By Todd Johnson
When the Cubs drafted Alex Lange, I thought the pick was an outstanding one. At the time, I thought it was a steal and I still do. Lange is 21-years-old and he has a lot of experience pitching on a big stage. Whether he starts or relieves when he gets to Chicago does not matter to me. To go along with his uber-competitive nature, he has a major league curveball already.
When I watched him pitch in the College World Series, I came away very impressed with his ability to locate his fastball and pitch is way out of trouble. I did not expect the Cubs to let him pitch this year. For LSU, he threw 120+ innings. I thought he would just hang out and get acclimated to the pro lifestyle and show up at fall instructs and throw some BP there – sort of like Thomas Hatch did in 2016. That didn’t happen.
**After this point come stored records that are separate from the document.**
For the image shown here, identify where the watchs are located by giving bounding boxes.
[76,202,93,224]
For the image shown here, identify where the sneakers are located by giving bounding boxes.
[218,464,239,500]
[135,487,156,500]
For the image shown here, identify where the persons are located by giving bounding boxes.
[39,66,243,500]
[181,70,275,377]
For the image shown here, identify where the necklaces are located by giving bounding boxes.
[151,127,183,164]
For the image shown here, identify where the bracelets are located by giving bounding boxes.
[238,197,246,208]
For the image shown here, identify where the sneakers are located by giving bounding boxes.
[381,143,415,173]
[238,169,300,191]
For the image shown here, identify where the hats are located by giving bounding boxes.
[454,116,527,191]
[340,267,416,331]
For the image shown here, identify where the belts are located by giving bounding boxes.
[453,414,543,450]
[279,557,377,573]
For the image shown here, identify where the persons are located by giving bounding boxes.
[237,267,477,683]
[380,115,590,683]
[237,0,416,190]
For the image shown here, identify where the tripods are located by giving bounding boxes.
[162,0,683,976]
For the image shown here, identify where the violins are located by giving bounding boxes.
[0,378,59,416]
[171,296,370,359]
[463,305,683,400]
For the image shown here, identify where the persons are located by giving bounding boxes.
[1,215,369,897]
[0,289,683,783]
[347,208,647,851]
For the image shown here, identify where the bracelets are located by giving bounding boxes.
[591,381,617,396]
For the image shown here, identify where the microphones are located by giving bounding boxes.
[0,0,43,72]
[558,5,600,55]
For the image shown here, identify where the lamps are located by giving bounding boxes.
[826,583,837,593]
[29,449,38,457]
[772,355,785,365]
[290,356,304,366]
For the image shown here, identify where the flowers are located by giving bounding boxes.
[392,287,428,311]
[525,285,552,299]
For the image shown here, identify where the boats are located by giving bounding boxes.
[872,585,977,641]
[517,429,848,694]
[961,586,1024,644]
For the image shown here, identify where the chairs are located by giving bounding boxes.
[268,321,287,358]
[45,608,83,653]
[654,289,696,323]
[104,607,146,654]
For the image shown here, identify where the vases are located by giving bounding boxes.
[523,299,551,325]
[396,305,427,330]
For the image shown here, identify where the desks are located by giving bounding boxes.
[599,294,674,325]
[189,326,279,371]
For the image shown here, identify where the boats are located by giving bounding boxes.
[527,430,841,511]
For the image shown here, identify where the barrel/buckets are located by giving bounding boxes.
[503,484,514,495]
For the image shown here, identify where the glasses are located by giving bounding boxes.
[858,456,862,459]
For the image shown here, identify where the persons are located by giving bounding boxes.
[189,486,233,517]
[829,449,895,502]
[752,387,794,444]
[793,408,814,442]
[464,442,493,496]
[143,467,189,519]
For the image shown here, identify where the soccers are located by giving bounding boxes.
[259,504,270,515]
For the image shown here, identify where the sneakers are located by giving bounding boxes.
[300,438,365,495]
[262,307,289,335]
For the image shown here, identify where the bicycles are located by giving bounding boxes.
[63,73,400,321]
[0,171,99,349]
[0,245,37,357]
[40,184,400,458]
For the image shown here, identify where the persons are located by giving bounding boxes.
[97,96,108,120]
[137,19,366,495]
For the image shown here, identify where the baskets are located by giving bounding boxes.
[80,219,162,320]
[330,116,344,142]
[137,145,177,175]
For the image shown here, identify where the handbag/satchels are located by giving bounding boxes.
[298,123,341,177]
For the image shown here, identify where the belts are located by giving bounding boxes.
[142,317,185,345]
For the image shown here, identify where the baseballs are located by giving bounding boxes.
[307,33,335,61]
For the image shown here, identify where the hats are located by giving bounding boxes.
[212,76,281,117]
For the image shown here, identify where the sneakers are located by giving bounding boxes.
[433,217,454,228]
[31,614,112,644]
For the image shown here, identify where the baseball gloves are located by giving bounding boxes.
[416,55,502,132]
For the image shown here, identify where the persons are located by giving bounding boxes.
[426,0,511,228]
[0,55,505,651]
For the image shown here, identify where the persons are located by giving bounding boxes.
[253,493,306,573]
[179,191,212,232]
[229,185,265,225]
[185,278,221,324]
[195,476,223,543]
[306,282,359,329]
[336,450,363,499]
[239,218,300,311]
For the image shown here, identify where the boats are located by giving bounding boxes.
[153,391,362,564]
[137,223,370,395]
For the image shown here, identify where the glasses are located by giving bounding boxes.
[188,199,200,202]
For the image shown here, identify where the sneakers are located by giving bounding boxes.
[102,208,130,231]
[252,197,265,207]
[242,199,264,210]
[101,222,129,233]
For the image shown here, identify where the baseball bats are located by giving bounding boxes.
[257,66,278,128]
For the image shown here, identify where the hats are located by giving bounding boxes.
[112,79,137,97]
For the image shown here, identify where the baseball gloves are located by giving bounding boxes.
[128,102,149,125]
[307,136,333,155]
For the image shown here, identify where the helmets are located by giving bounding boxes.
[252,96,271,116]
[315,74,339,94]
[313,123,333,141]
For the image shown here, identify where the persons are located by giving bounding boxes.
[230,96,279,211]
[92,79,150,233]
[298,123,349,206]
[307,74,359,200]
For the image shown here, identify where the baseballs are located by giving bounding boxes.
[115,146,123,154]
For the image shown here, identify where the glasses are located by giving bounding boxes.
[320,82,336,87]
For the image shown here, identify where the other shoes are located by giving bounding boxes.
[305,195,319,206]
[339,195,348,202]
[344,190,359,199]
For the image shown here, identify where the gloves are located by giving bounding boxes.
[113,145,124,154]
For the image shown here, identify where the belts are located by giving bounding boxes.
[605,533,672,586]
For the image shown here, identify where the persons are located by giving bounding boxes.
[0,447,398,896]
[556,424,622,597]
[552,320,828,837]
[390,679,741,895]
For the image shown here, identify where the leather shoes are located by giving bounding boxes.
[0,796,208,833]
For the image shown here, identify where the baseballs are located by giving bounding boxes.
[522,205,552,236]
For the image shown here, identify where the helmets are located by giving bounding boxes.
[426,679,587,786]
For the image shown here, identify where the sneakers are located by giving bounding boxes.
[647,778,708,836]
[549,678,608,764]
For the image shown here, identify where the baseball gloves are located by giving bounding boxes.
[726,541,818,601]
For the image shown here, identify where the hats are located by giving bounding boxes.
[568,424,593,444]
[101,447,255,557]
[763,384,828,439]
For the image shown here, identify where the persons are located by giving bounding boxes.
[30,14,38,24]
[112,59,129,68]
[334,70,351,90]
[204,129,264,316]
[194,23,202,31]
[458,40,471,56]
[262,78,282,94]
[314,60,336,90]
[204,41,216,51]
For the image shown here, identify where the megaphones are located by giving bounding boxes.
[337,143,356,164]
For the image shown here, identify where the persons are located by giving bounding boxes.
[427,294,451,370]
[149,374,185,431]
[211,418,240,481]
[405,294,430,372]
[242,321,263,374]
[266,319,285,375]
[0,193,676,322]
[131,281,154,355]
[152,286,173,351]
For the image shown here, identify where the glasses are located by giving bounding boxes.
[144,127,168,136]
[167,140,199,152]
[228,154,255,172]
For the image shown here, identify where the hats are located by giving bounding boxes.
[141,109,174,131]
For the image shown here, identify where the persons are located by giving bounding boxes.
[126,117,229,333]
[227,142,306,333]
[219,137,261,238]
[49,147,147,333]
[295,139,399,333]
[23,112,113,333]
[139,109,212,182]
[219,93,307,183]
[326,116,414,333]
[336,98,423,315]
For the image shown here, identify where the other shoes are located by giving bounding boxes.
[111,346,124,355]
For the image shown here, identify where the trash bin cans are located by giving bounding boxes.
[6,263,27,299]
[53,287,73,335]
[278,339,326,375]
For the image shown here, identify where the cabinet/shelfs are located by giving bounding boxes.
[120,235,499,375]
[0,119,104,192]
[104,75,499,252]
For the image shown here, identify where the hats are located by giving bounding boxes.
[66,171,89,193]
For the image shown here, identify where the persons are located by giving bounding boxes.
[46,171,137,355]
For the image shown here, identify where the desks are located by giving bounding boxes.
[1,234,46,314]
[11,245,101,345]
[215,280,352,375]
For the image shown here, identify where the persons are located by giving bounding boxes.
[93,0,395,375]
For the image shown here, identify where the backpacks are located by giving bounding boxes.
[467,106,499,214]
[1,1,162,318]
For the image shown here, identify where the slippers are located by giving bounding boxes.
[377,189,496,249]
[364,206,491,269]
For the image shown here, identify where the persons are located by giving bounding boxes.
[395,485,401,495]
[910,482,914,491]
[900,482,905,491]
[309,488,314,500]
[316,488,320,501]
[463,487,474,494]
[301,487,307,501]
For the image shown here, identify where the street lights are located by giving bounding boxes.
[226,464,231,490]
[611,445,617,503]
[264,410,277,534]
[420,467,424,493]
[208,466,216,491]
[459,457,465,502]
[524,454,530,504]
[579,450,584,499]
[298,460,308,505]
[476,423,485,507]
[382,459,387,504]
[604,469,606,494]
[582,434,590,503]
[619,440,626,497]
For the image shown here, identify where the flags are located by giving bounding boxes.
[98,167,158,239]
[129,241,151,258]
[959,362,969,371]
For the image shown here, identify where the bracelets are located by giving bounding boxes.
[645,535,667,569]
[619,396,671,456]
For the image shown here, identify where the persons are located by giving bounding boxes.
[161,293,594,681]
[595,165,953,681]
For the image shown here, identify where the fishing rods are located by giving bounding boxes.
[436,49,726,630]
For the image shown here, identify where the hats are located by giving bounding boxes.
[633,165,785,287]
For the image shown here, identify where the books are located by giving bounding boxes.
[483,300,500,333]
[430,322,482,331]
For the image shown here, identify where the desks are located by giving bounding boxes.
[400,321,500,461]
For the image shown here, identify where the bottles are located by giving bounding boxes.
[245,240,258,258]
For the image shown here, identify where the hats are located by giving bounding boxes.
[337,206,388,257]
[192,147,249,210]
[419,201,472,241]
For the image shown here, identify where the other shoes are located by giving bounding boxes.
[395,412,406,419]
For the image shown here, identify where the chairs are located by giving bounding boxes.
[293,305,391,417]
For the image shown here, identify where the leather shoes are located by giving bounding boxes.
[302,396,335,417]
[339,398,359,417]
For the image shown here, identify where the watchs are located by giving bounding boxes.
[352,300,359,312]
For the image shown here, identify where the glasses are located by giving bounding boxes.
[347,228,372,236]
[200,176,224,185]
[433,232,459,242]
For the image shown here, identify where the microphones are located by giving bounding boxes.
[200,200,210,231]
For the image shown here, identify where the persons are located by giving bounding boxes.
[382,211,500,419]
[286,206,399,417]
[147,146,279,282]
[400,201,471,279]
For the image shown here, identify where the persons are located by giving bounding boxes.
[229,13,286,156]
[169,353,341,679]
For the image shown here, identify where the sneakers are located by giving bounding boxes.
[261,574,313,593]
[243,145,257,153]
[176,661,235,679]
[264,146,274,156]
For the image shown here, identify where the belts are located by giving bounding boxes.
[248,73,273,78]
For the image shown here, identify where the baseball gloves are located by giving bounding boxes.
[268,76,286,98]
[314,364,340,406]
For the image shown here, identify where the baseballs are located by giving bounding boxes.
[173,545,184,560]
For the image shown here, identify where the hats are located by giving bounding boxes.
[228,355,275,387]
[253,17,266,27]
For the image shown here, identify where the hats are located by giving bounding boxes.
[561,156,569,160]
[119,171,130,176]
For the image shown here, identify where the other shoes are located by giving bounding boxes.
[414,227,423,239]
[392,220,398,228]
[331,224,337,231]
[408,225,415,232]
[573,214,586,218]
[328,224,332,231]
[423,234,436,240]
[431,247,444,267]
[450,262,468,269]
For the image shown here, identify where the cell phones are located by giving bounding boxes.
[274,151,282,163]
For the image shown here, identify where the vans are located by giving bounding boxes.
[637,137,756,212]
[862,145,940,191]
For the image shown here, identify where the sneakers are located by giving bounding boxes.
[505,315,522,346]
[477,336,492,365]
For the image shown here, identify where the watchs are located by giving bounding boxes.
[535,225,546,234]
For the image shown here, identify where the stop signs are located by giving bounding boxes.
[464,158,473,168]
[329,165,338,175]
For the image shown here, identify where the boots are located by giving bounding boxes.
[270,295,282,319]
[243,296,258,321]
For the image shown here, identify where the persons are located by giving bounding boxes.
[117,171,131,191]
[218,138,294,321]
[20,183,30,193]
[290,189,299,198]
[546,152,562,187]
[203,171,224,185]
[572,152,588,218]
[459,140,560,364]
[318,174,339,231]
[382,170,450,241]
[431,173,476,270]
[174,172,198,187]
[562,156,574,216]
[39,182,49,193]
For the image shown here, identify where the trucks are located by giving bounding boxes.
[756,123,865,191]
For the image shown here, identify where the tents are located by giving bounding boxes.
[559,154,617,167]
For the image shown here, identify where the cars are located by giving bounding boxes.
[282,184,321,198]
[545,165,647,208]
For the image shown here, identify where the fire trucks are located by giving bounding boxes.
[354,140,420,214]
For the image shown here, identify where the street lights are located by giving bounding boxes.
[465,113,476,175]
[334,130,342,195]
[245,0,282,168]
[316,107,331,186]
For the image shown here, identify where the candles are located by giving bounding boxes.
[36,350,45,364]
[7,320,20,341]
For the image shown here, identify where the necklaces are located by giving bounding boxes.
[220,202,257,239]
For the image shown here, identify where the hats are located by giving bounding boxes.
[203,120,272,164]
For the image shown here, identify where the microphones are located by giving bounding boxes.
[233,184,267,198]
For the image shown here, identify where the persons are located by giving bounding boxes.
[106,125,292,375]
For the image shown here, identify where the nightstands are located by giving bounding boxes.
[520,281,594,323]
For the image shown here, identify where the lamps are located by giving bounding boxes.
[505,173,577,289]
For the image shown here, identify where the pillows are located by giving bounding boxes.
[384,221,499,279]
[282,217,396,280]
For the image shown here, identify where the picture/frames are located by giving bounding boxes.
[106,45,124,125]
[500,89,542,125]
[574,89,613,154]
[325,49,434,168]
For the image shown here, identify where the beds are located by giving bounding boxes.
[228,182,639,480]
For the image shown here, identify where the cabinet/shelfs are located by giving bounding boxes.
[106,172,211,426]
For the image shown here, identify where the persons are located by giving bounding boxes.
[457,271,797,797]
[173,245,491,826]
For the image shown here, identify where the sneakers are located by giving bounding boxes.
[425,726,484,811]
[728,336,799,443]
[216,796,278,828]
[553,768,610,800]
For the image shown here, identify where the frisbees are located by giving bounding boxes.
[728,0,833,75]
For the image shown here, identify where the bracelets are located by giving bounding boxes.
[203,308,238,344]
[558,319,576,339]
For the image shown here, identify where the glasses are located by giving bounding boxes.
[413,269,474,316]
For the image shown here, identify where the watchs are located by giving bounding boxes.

Last night in Spokane, Lange made his professional debut with Eugene Emeralds. The Cubs predetermined that Lange will only pitch 10 innings the rest of this year. I thought that Lange might go 2 innings, tops, to stay within that mandate. But what a two innings!
Lange faced six batters. He struck out three, got two grounders, and forced a popup. He only used 22 pitches in his two inning outing. Clearly, Lange was the dominant primordial beast on the mound. You can see from the pitch chart, he moved the ball around both up and down and inside and out.
His fastball came in between 89 and 93. His curve, according to Eugene radio announcer Pat Zajak, was “as good as advertized” in getting two of his strikeouts.
In the first, Lange was a bit wild but calmed down in the second. He was efficient as 15 of 22 pitches were for strikes and he did not walk a batter.
I got the sense that Lange is beyond short season ball. With his background and big game experience, Eugene might just be a safe place for him to get his 10 innings in. I, for one, would like to see how he does against more advanced hitters. The average age of the six batters he faced last night was 19.67. That is not really going to challenge someone who has pitched 3 years of SEC baseball.
Who knows, maybe Lange’s next start will be in South Bend. Something tells me, he likely would not be long there either.